■ Directions
Which items run from the line with "How far from" to the line with "17672 millimetres"? Copy that stretch out again word for word, both end lines included.

■ Supplied information
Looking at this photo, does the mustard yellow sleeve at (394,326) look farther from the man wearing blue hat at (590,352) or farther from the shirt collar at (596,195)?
* * *
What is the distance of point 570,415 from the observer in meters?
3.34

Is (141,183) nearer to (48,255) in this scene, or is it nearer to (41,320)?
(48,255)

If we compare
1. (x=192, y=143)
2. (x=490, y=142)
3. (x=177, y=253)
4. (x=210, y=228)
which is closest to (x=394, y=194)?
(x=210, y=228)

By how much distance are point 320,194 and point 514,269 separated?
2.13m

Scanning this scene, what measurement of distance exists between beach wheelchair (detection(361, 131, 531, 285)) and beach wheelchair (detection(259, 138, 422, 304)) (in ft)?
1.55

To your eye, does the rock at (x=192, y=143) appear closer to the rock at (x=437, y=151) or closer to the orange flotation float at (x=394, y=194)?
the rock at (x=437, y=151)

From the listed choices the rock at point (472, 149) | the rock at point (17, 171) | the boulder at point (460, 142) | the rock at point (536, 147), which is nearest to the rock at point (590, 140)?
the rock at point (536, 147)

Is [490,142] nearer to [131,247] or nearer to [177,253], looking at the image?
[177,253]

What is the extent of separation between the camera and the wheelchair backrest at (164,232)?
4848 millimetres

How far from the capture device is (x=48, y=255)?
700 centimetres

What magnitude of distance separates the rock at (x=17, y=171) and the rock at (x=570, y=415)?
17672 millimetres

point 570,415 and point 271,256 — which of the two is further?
--
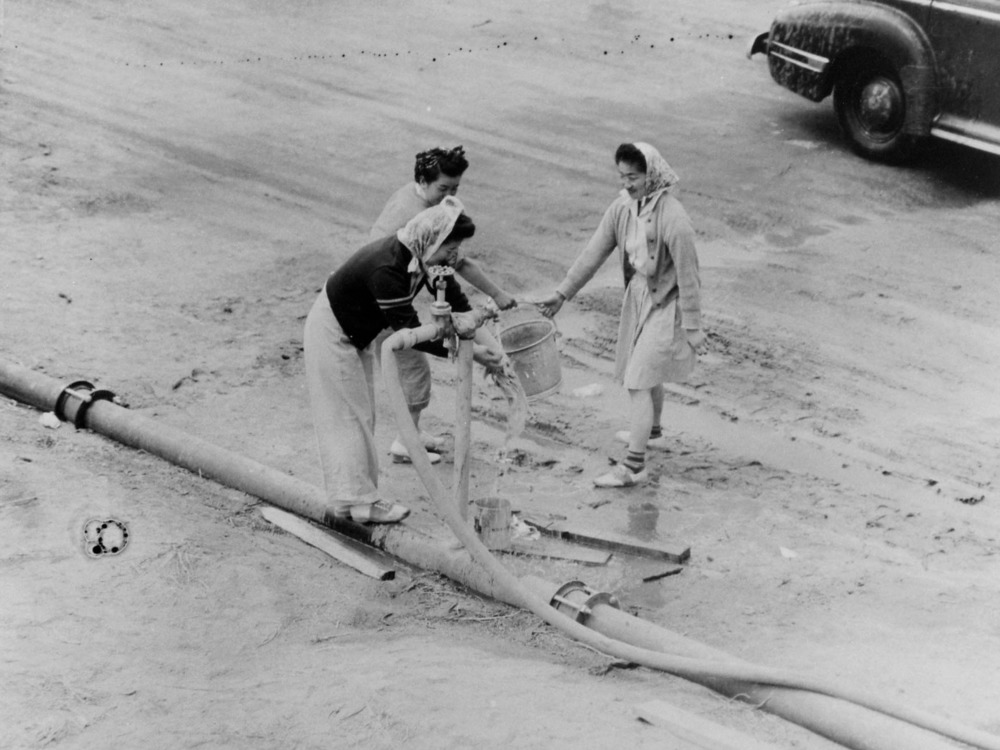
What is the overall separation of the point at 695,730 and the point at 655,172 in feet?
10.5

■ Solution
How far from the capture device is (x=48, y=255)?
700 centimetres

What magnitude of distance separates the rock at (x=17, y=171) and the rock at (x=570, y=415)?
17672 millimetres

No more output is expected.